Penjual Korek Api Kekinian Pegunungan Bintang 085648741988
Anda tentu sudah tidak asing ulang kala mendengar kata korek api. Korek api seringkali disebut dengan geretan, pemantik, mancis, cricket, atau tokai. Pemantik sendiri merupakan sebuah alat yang digunakan untuk membuahkan api dan memiliki banyak manfaat untuk kehidupan sehari-hari. Misalnya untuk beri tambahan pencahayaan di kala keadaan gelap atau tidak tersedia listrik.
Prinsip basic korek api terhadap mulanya ditemukan di negara China jauh sebelum masehi ada zaman fuxi, di mana tersedia seorang ilmuwan yang dijuluki suiren, dia yang mendapatkan langkah pertama untuk menghasilkan api bersama dengan langkah menggosokkan 2 permukaan kayu yang lantas bakal menghasilkan percikan-percikan api. Setelah korek api kayu ini tersebar di semua dunia, lebih dari satu ratus th. kemudian barulah ditemukan korek gesek oleh Hennig Brandt berasal dari Hamburg, Jerman terhadap th. 1669.
Awal mula penemuan korek gesek ini merupakan percobaan gagal dari Hennig, yang berniat idamkan membawa dampak emas dari logam lain namun yang ia dapatkan adalah fosfor. Kemudian asisten Hennig yang bernama Robert Boyle mencoba melapisi kertas kasar dengan fosfor dan serpihan kayu bersama belerang. Dan dikala dia menarik serpihan kayu di atas kertas fosfor tersebut ternyata menghasilkan api. Namun penemuan Boyle itu dihentikan sebab tidak cukup sempurna. Dari penemuan selanjutnya akhirnya para ilmuwan mencoba untuk menyempurnakannya.
Pada tahun 1826 tersedia seorang apoteker bernama John Walker yang kemudian disebut bersama papa penemu korek api. Ia melakukan percobaan bersama langkah memadukan sulfida antimon, potassium klorat, permen karet dan pati dengan tongkat kayu kemudian ia menghilangkan tongkat berikut diatas batu dan tongkat selanjutnya terbakar. Dari penemuannya itu, akhirnya membuahkan merek dagang yaitu “Lucifer”, namun perihal itu tidak bertahan lama dikarenakan penemuan korek kayu berikut menghasilkan bau belerang yang berbahaya. Kemudian, para ilmuwan terus menerus mengembangkan korek kayu tersebut hingga seperti yang kita kenal saat ini ini.
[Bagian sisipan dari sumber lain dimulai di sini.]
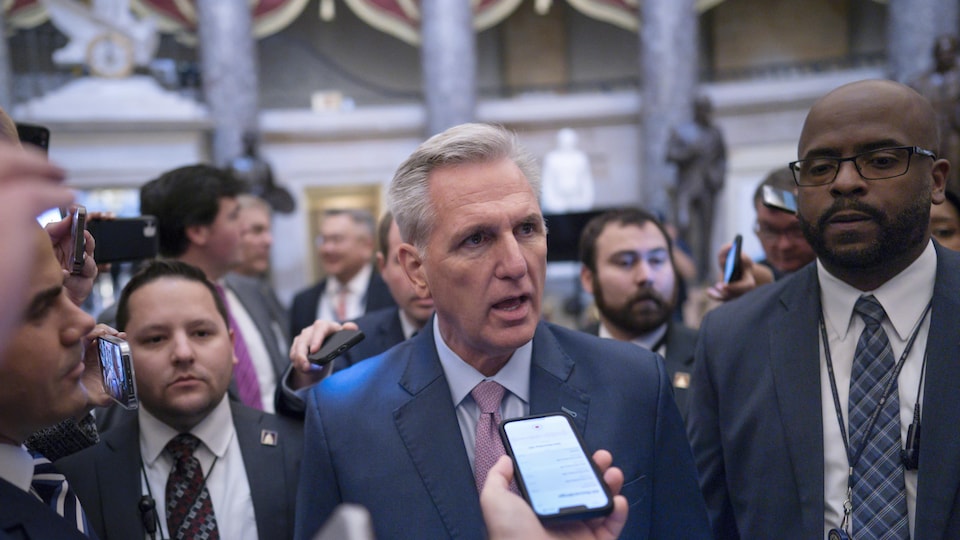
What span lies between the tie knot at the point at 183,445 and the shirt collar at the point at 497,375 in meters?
0.83

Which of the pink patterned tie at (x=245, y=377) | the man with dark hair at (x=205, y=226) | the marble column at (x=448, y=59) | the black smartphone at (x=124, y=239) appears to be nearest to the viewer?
the black smartphone at (x=124, y=239)

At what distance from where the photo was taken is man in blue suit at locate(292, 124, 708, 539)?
1694mm

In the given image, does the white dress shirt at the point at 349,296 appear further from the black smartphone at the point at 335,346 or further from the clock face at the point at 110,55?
the clock face at the point at 110,55

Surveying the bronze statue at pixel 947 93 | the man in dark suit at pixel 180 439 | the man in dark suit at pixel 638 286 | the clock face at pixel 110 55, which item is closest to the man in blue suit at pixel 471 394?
the man in dark suit at pixel 180 439

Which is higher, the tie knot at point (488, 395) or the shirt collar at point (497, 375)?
the shirt collar at point (497, 375)

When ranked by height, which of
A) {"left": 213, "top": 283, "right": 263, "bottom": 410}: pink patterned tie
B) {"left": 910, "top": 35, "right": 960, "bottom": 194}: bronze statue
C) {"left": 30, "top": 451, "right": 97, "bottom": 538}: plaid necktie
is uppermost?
{"left": 910, "top": 35, "right": 960, "bottom": 194}: bronze statue

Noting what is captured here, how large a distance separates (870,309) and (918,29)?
12990 millimetres


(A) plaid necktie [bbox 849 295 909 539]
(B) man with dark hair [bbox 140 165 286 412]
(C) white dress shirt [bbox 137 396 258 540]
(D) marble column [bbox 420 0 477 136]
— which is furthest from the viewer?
(D) marble column [bbox 420 0 477 136]

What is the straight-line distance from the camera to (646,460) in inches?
68.3

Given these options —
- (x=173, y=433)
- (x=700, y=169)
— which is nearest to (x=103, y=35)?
(x=700, y=169)

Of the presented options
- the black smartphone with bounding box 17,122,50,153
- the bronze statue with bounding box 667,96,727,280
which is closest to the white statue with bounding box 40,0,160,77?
the bronze statue with bounding box 667,96,727,280

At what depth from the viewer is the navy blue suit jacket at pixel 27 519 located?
1.32 meters

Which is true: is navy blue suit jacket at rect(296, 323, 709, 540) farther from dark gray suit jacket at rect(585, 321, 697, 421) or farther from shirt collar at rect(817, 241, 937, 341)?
dark gray suit jacket at rect(585, 321, 697, 421)

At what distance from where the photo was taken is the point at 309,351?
2.19 m
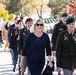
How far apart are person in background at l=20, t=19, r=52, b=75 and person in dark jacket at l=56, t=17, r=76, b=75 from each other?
42cm

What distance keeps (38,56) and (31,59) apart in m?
0.16

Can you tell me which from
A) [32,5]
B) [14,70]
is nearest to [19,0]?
[32,5]

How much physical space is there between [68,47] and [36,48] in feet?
2.42

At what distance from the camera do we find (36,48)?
23.7 ft

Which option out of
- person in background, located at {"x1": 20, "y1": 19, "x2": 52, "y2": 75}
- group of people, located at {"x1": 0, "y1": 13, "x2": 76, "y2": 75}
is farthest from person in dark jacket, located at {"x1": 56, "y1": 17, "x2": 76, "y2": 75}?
person in background, located at {"x1": 20, "y1": 19, "x2": 52, "y2": 75}

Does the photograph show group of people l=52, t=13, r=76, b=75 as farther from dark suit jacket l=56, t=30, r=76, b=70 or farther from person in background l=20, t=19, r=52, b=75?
person in background l=20, t=19, r=52, b=75

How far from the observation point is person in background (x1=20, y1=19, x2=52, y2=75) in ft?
23.7

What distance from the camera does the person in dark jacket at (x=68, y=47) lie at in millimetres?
7613

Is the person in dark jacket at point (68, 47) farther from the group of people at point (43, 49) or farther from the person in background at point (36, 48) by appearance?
the person in background at point (36, 48)

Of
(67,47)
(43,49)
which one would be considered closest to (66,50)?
(67,47)

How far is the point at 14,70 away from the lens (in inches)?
499

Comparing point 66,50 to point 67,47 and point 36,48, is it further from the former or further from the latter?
point 36,48

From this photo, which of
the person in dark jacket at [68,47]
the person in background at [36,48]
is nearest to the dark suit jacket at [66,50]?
the person in dark jacket at [68,47]

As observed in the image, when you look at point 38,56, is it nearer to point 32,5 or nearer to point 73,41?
point 73,41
Seiring bersama dengan pertumbuhan zaman dan teknologi korek api, korek kayu berkembang menjadi korek gas. Dimana korek type tersebut memakai gas cair yang nantinya akan menghasilkan api. Penemuan ini ditemukan pada th. 1823 oleh Johann Wolfgang Dobereiner. Temuan Johann berikut akan jadi komitmen basic pematik yang tersedia di semua dunia sekarang ini. Prinsip Johann gunakan reaksi kimia antara seng bersama asam sulfat untuk membuahkan gas hydrogen yang enteng terbakar. Kemudian penemuan ini tetap disempurnakan hingga tahun 1910 oleh Louis Ronson yang sukses menciptakan pematik yang sempurna bersama dengan diberi nama Pist-O-Liter.